All versions higher than 12.0.0 of EPiServer.CMS.UI.Core. Note that the project might not be referencing this package directly, but rather it being a transitive dependency of for example the EPiServer.CMS package of the same version.

Remediation

The underlying issue has been fixed in CMS-30098. Update to version 12.22.8 or later of the EPiServer.CMS (or EPiServer.CMS.UI or EPiServer.CMS.UI.Core, depending on which package you reference directly) to receive this fix.

As an alternative workaround if you cannot take an update right now, edit the module.config to remove the clientResourceRelativePath completely instead of having it set to an empty string. 

Depending on the setup of the specific shell module and module.config, either of these changes might mean you also need to change the location of files in the paths referenced by the module.config, and/or change how paths to those files are resolved in the application to match.

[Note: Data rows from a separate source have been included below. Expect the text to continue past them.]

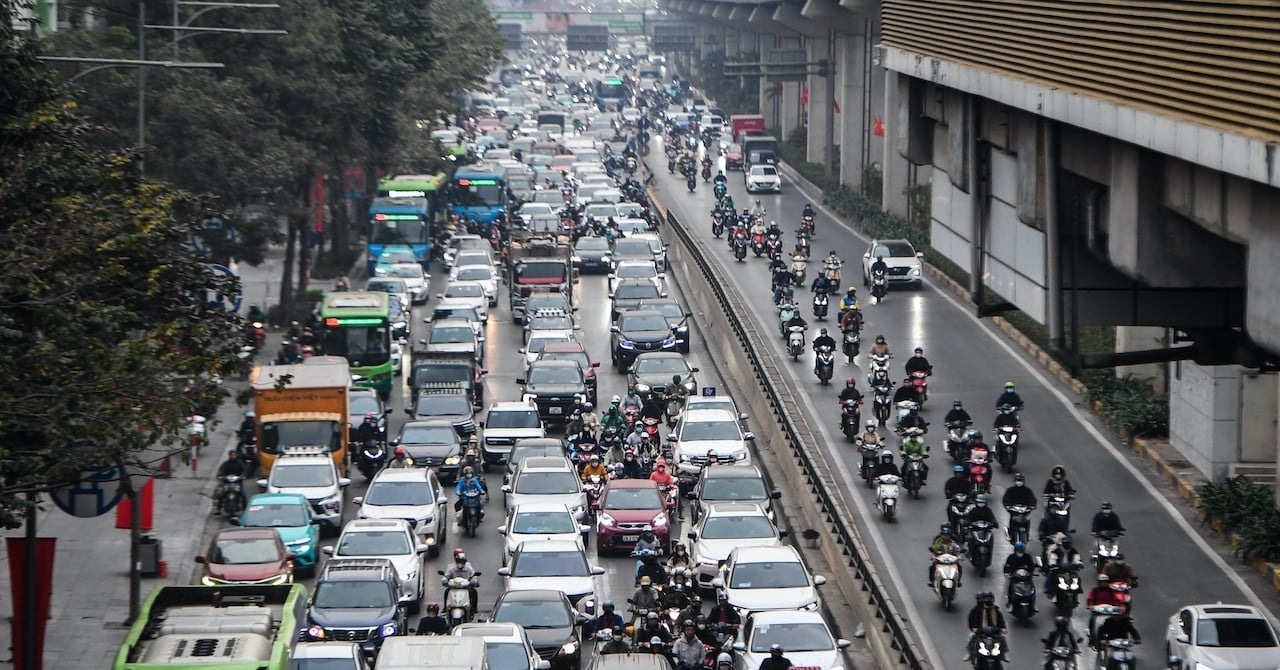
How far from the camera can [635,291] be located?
52750mm

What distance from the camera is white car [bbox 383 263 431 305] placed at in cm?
5741

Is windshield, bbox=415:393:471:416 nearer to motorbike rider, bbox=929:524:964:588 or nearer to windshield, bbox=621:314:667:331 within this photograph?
windshield, bbox=621:314:667:331

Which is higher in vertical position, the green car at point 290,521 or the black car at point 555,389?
the black car at point 555,389

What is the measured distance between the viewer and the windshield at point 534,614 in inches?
976

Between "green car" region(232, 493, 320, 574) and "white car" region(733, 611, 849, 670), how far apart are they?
8581 mm

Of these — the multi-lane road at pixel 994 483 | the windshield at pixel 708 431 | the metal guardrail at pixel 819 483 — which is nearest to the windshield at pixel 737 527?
the metal guardrail at pixel 819 483

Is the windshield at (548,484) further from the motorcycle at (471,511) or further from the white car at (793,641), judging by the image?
the white car at (793,641)

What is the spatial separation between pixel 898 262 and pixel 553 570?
27877 mm

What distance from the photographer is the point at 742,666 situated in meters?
23.5

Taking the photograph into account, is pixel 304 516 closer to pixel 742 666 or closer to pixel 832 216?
pixel 742 666

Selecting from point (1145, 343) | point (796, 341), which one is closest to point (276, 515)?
point (1145, 343)

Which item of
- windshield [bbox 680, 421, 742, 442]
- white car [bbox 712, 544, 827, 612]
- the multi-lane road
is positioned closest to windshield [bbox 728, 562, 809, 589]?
white car [bbox 712, 544, 827, 612]

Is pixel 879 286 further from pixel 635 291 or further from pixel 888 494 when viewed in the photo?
pixel 888 494

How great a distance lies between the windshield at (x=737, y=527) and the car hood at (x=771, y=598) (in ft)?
9.95
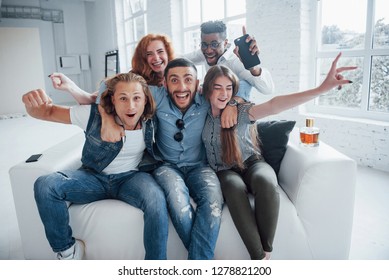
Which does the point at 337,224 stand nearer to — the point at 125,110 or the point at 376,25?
the point at 125,110

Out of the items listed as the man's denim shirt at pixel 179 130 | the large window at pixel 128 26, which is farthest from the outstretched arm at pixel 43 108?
the large window at pixel 128 26

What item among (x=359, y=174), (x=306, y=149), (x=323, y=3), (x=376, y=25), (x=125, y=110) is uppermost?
(x=323, y=3)

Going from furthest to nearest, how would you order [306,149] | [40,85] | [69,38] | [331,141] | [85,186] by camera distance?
[69,38] → [40,85] → [331,141] → [306,149] → [85,186]

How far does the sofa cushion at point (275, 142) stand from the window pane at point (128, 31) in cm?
581

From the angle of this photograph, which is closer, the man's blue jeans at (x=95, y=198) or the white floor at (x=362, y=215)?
the man's blue jeans at (x=95, y=198)

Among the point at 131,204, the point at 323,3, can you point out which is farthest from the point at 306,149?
the point at 323,3

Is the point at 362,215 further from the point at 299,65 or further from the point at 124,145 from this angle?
the point at 299,65

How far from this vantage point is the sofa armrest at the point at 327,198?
1.28 metres

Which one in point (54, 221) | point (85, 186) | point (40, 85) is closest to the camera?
point (54, 221)

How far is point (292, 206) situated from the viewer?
4.30 ft

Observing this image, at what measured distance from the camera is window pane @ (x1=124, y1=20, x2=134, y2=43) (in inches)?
265

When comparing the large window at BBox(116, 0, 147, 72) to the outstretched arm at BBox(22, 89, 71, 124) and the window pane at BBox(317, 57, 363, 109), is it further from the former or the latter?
the outstretched arm at BBox(22, 89, 71, 124)

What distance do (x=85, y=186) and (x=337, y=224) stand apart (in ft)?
3.40

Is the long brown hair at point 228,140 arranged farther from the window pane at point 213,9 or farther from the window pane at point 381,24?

These module files are related to editor customizations, scripts and stylesheets used in shell modules, so make sure to test such customizations. Please contact support if you run into a scenario you cannot solve.

Questions

Please contact application support at support@optimizely.com

Risk definitions

Low – little to no potential impact on Optimizely or customer environments/data. Vulnerability has low exploitability, for example: requirement for local or physical system access, zero reachability to/executability within Optimizely products/code.

Medium – some potential impact on Optimizely or customer environments/data. Vulnerability has medium exploitability, for example: requirement to be located on the same local network as the target, requirement for an individual to be manipulated via social engineering, requirement for user privileges, vulnerability achieves limited access to Optimizely products/code.

High – high potential impact on Optimizely or customer environments/data.  Vulnerability has high exploitability, for example:  achieves high level access to Optimizely products/code, could elevate privileges, could result in a significant data loss or downtime.

Critical – very significant potential impact on Optimizely or customer environments/data.  Vulnerability has very high exploitability, for example: achieves admin/root-level access to Optimizely products/code.  Vulnerability does not require any special authentication credentials/knowledge of Optimizely products/environments.